PROMPT A:
In the abstract on deep learning for local SAR assessment below, by how much does the proposed method shorten the examination protocol?
PROMPT B:
Name every main author listed for the abstract on deep learning for local SAR assessment below.

DOCUMENT SECTION:
A deep learning method for image‐based subject‐specific local SAR assessment

• Published in: Magnetic resonance in medicine Vol. 83; no. 2; pp. 695 - 711
• Main Authors: Meliadò, E.F., Raaijmakers, A.J.E, Sbrizzi, A., Steensma, B.R., Maspero, M., Savenije, M.H.F., Luijten, P.R., Berg, C.A.T.
• Format: Journal Article
• Language: English
• Published: United States Wiley Subscription Services, Inc 01.02.2020; John Wiley and Sons Inc
• Subjects: Algorithms; Artificial neural networks; Computer Simulation; convolutional neural network; Databases, Factual; Deep Learning; Full Papers—Computer Processing and Modeling; Healthy Volunteers; Humans; Image Processing, Computer-Assisted - methods; In vivo methods and tests; Machine learning; Magnetic Resonance Imaging; Male; Mathematical models; Models, Statistical; Neural networks; Neural Networks, Computer; parallel transmit; Phantoms, Imaging; Prostate; Prostate - diagnostic imaging; Prostatic Neoplasms - diagnostic imaging; Qualitative analysis; Reproducibility of Results; Safety factors; Safety margins; Signal-To-Noise Ratio; specific absorption rate; subject‐specific SAR assessment; Teaching methods; ultrahigh‐field MRI; deep learning; ultrahigh-field MRI; specific absorption rate; parallel transmit; subject-specific SAR assessment; convolutional neural network
• ISSN: 0740-3194; 1522-2594; 1522-2594
• DOI: 10.1002/mrm.27948

Purpose Local specific absorption rate (SAR) cannot be measured and is usually evaluated by offline numerical simulations using generic body models that of course will differ from the patient's anatomy. An additional safety margin is needed to include this intersubject variability. In this work, we present a deep learning–based method for image‐based subject‐specific local SAR assessment. We propose to train a convolutional neural network to learn a “surrogate SAR model” to map the relation between subject‐specific B1+ maps and the corresponding local SAR. Method Our database of 23 subject‐specific models with an 8–transmit channel body array for prostate imaging at 7 T was used to build 5750 training samples. These synthetic complex B1+ maps and local SAR distributions were used to train a conditional generative adversarial network. Extra penalization for local SAR underestimation errors was included in the loss function. In silico and in vivo validation were performed. Results In silico cross‐validation shows a good qualitative and quantitative match between predicted and ground‐truth local SAR distributions. The peak local SAR estimation error distribution shows a mean overestimation error of 15% with 13% probability of underestimation. The higher accuracy of the proposed method allows the use of less conservative safety factors compared with standard procedures. In vivo validation shows that the method is applicable with realistic measurement data with impressively good qualitative and quantitative agreement to simulations. Conclusion The proposed deep learning method allows online image‐based subject‐specific local SAR assessment. It greatly reduces the uncertainty in current state‐of‐the‐art SAR assessment methods, reducing the time in the examination protocol by almost 25%.

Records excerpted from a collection
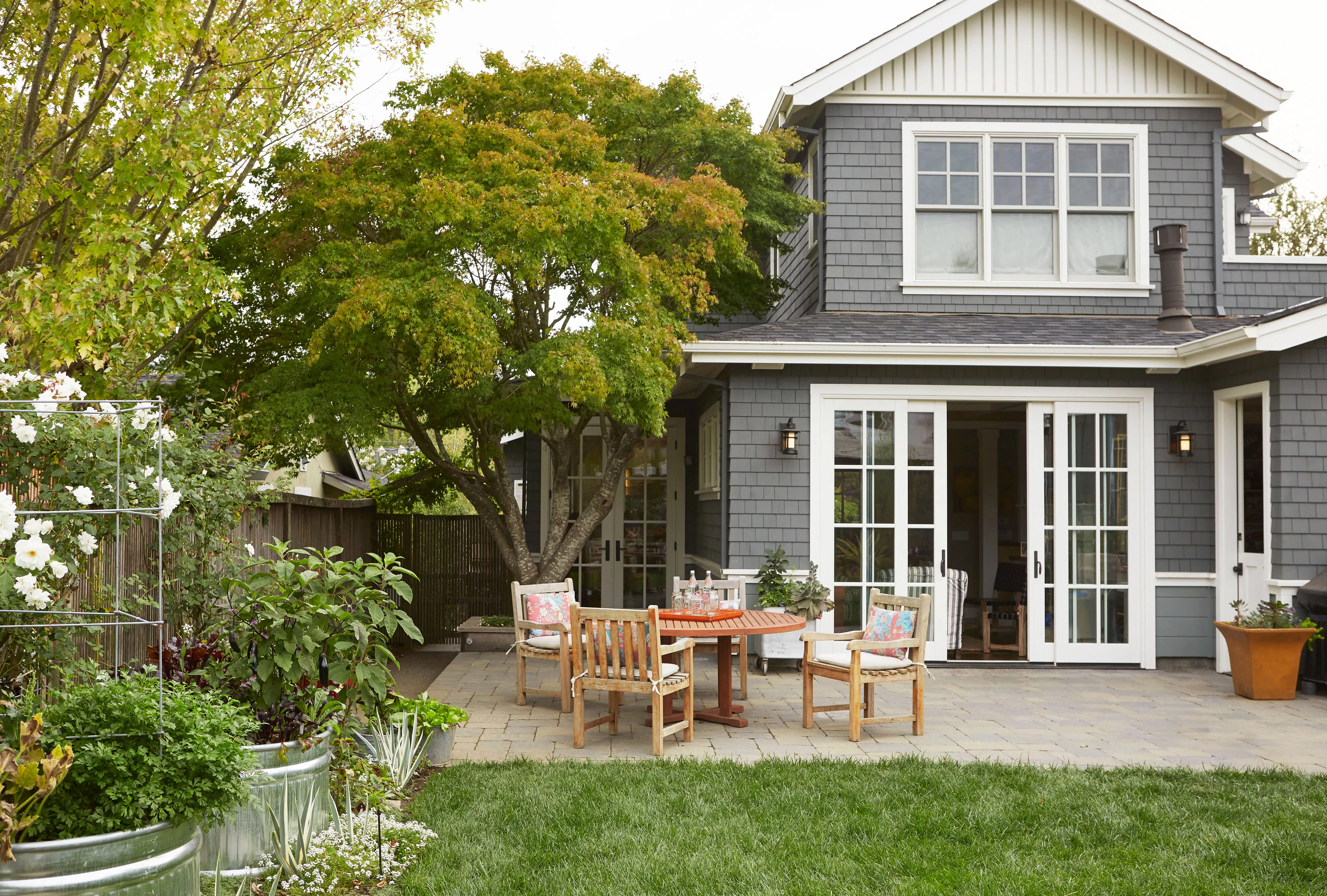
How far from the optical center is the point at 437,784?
5.38 m

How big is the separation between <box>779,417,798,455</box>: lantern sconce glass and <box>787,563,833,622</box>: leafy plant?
45.6 inches

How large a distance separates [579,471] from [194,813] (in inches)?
383

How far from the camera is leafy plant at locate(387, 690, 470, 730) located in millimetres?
5809

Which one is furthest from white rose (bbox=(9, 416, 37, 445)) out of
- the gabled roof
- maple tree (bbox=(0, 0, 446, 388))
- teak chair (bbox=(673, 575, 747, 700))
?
the gabled roof

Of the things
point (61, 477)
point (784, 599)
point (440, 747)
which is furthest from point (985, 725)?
point (61, 477)

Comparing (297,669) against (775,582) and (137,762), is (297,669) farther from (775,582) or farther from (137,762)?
(775,582)

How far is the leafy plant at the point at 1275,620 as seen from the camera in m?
8.08

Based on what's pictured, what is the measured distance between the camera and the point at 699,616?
6984 millimetres

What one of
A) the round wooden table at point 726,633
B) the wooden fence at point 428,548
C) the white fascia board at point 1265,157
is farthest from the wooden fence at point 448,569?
the white fascia board at point 1265,157

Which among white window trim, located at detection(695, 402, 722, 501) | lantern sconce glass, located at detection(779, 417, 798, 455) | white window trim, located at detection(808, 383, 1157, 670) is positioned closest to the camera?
lantern sconce glass, located at detection(779, 417, 798, 455)

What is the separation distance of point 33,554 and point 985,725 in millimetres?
5723

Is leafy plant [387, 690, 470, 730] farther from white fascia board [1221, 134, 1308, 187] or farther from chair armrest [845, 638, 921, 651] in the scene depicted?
white fascia board [1221, 134, 1308, 187]

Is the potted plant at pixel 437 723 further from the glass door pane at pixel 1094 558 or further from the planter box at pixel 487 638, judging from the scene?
the glass door pane at pixel 1094 558

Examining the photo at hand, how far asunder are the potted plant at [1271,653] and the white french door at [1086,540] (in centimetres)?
143
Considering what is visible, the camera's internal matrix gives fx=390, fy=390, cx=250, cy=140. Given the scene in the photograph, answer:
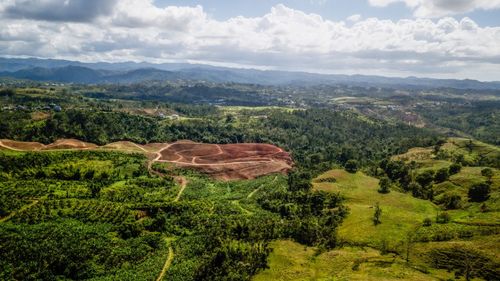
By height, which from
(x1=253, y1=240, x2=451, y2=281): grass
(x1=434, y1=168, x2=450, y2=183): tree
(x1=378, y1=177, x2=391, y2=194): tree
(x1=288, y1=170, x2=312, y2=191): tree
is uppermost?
(x1=434, y1=168, x2=450, y2=183): tree

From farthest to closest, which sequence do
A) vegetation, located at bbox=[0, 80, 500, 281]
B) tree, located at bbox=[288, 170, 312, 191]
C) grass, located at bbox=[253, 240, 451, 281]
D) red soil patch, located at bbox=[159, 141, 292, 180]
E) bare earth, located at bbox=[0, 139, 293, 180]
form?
red soil patch, located at bbox=[159, 141, 292, 180] < bare earth, located at bbox=[0, 139, 293, 180] < tree, located at bbox=[288, 170, 312, 191] < vegetation, located at bbox=[0, 80, 500, 281] < grass, located at bbox=[253, 240, 451, 281]

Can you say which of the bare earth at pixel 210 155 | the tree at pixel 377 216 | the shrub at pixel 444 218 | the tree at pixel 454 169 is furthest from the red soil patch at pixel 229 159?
the shrub at pixel 444 218

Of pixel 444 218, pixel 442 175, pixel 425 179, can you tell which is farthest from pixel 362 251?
pixel 442 175

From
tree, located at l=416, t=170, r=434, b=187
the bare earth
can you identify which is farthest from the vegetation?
the bare earth

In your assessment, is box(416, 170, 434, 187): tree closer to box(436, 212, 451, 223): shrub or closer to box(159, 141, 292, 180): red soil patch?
box(436, 212, 451, 223): shrub

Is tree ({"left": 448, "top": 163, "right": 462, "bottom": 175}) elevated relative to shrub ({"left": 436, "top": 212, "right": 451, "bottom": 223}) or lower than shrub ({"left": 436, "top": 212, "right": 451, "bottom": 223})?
elevated

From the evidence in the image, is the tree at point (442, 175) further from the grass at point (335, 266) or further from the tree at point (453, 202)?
the grass at point (335, 266)
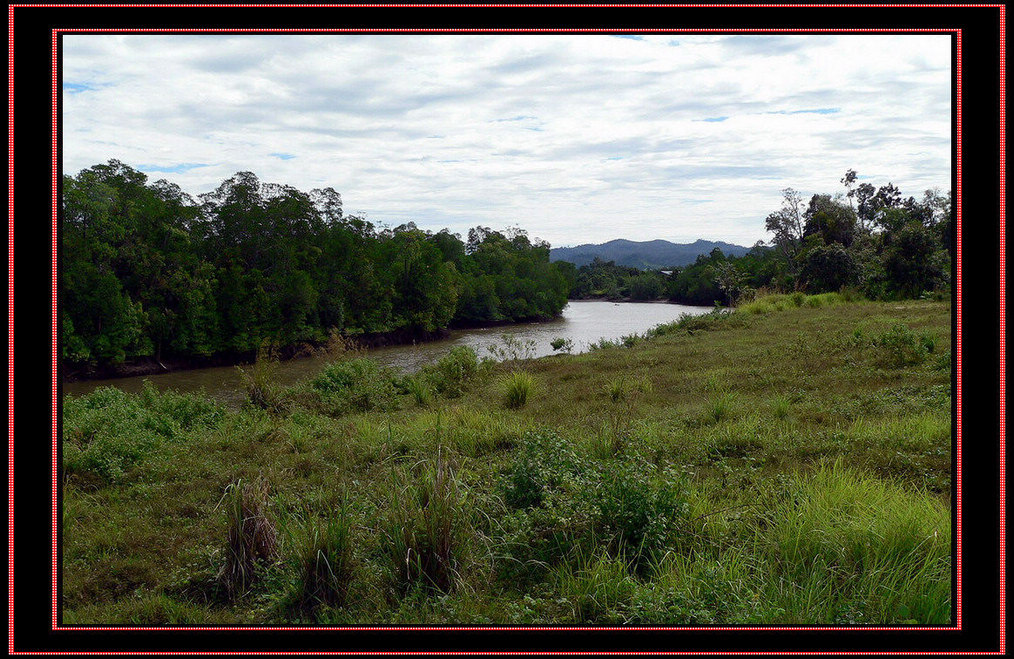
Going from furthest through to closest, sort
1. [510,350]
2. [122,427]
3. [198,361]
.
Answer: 1. [198,361]
2. [510,350]
3. [122,427]

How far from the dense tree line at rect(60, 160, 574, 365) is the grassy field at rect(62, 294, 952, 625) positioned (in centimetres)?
1391

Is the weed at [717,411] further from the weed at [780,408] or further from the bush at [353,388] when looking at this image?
the bush at [353,388]

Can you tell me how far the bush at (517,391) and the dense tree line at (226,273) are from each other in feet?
38.6

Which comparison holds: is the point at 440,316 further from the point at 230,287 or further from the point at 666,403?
the point at 666,403

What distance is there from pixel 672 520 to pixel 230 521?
8.30 ft

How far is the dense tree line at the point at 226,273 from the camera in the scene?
22.8 metres

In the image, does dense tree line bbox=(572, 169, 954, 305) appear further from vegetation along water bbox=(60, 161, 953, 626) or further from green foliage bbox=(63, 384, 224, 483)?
green foliage bbox=(63, 384, 224, 483)

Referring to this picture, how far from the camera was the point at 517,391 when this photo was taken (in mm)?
9266

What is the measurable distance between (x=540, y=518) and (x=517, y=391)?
18.5ft

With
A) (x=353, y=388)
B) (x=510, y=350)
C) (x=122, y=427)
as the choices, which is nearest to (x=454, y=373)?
(x=353, y=388)

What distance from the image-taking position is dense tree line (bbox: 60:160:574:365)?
2278cm
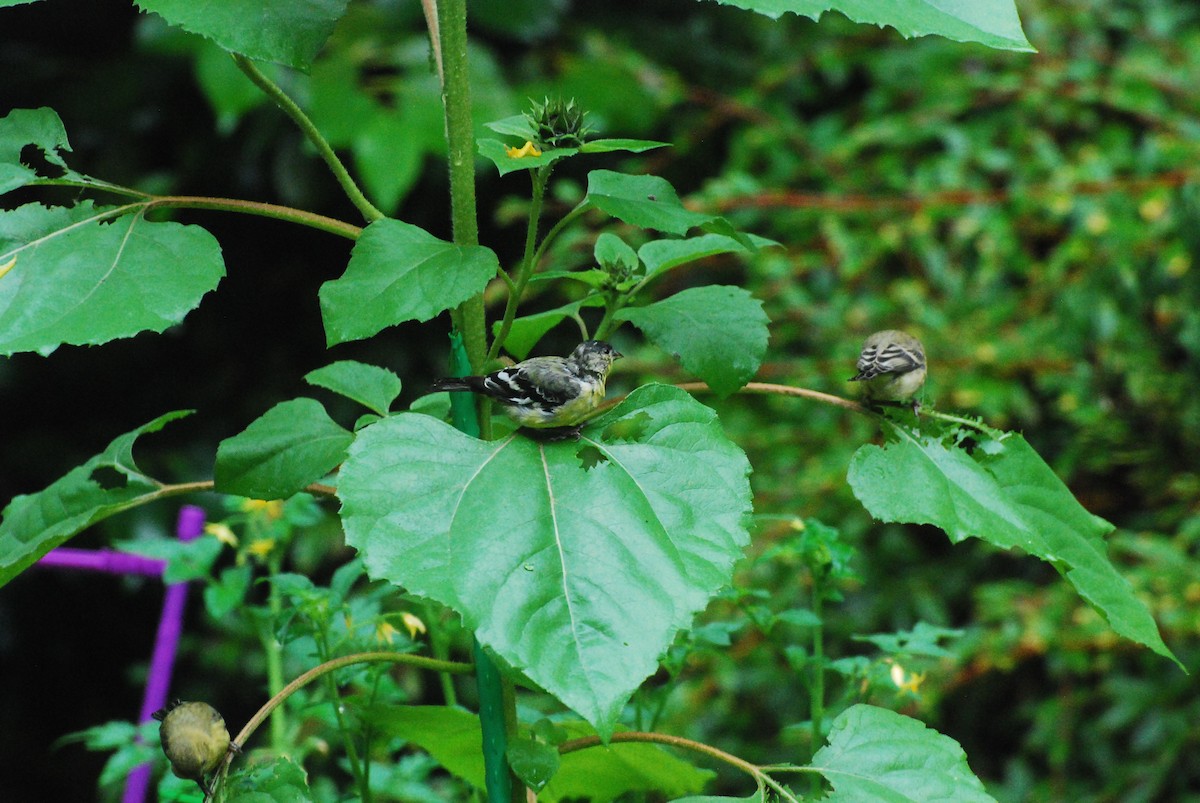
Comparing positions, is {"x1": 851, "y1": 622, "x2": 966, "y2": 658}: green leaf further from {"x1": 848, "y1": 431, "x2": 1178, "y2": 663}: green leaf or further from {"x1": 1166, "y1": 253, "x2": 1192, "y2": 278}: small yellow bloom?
{"x1": 1166, "y1": 253, "x2": 1192, "y2": 278}: small yellow bloom

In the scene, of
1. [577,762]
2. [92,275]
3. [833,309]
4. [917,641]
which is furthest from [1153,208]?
[92,275]

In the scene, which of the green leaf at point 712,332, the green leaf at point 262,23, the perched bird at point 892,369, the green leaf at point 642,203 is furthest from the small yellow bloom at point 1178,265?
the green leaf at point 262,23

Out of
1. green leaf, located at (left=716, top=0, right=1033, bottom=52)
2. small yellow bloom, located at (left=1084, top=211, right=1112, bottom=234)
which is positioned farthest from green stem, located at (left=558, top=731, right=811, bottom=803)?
small yellow bloom, located at (left=1084, top=211, right=1112, bottom=234)

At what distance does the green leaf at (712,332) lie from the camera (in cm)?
72

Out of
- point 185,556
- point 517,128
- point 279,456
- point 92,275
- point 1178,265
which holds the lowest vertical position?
point 185,556

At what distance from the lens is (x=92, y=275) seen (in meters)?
0.64

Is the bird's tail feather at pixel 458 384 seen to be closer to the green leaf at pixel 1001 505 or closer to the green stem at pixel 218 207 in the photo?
the green stem at pixel 218 207

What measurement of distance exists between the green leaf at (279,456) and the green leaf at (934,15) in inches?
12.9

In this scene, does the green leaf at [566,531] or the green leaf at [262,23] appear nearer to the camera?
the green leaf at [566,531]

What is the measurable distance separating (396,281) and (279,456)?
0.15 meters

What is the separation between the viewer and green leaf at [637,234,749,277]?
782 mm

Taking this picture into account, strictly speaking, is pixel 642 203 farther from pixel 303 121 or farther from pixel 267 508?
pixel 267 508

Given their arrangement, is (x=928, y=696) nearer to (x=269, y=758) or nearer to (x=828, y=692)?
(x=828, y=692)

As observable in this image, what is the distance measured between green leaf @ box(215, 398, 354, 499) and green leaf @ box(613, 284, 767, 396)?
0.19 meters
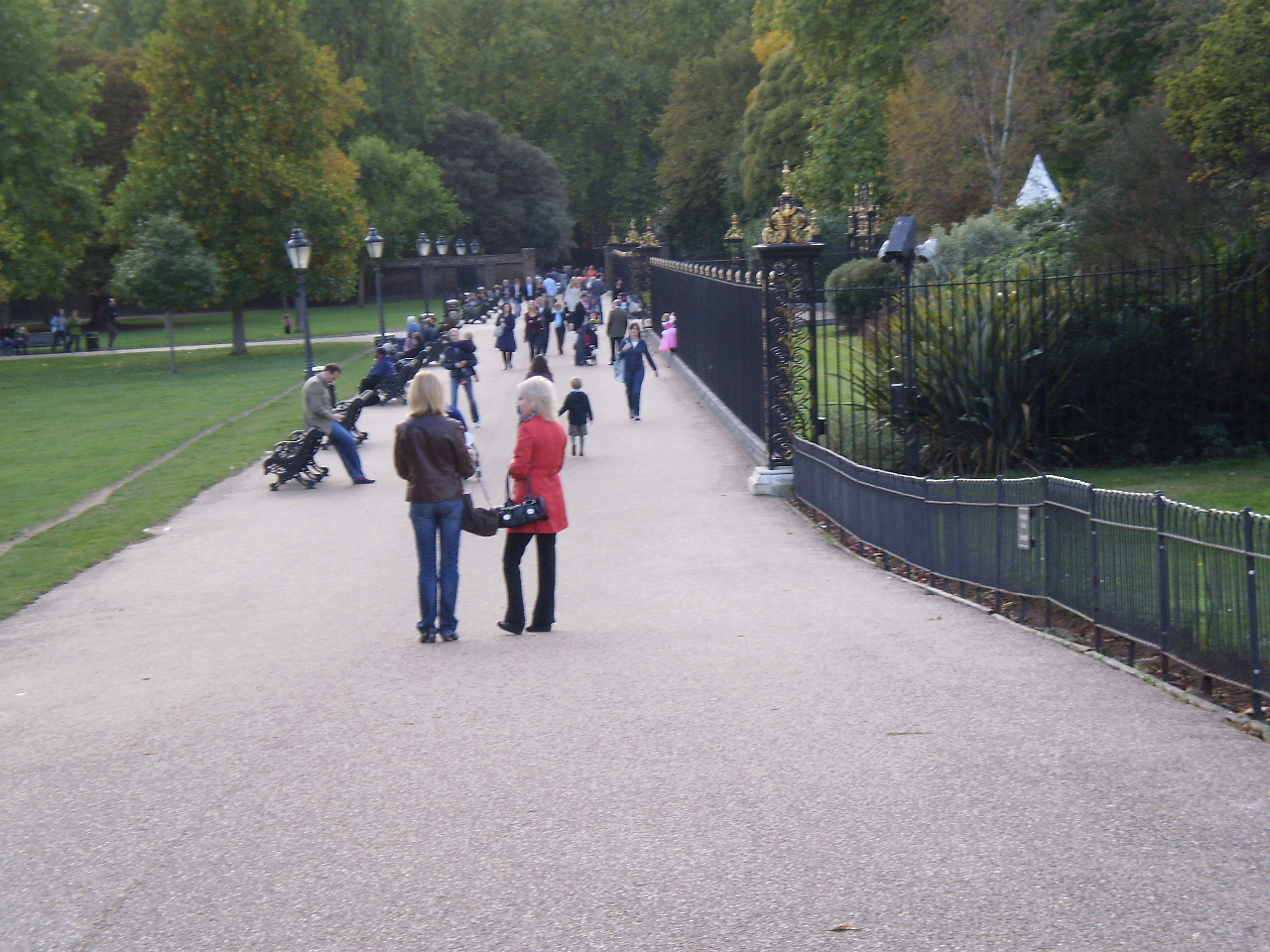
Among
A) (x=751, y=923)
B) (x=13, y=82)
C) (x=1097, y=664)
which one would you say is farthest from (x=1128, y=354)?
(x=13, y=82)

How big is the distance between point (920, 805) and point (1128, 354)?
11992mm

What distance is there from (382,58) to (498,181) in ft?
37.7

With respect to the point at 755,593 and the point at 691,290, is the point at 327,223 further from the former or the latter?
the point at 755,593

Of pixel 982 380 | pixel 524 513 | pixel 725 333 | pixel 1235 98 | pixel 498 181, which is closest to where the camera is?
pixel 524 513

EXERCISE RESULT A:
By almost 25%.

EXERCISE RESULT B:
Meliadò, E.F.; Raaijmakers, A.J.E; Sbrizzi, A.; Steensma, B.R.; Maspero, M.; Savenije, M.H.F.; Luijten, P.R.; Berg, C.A.T.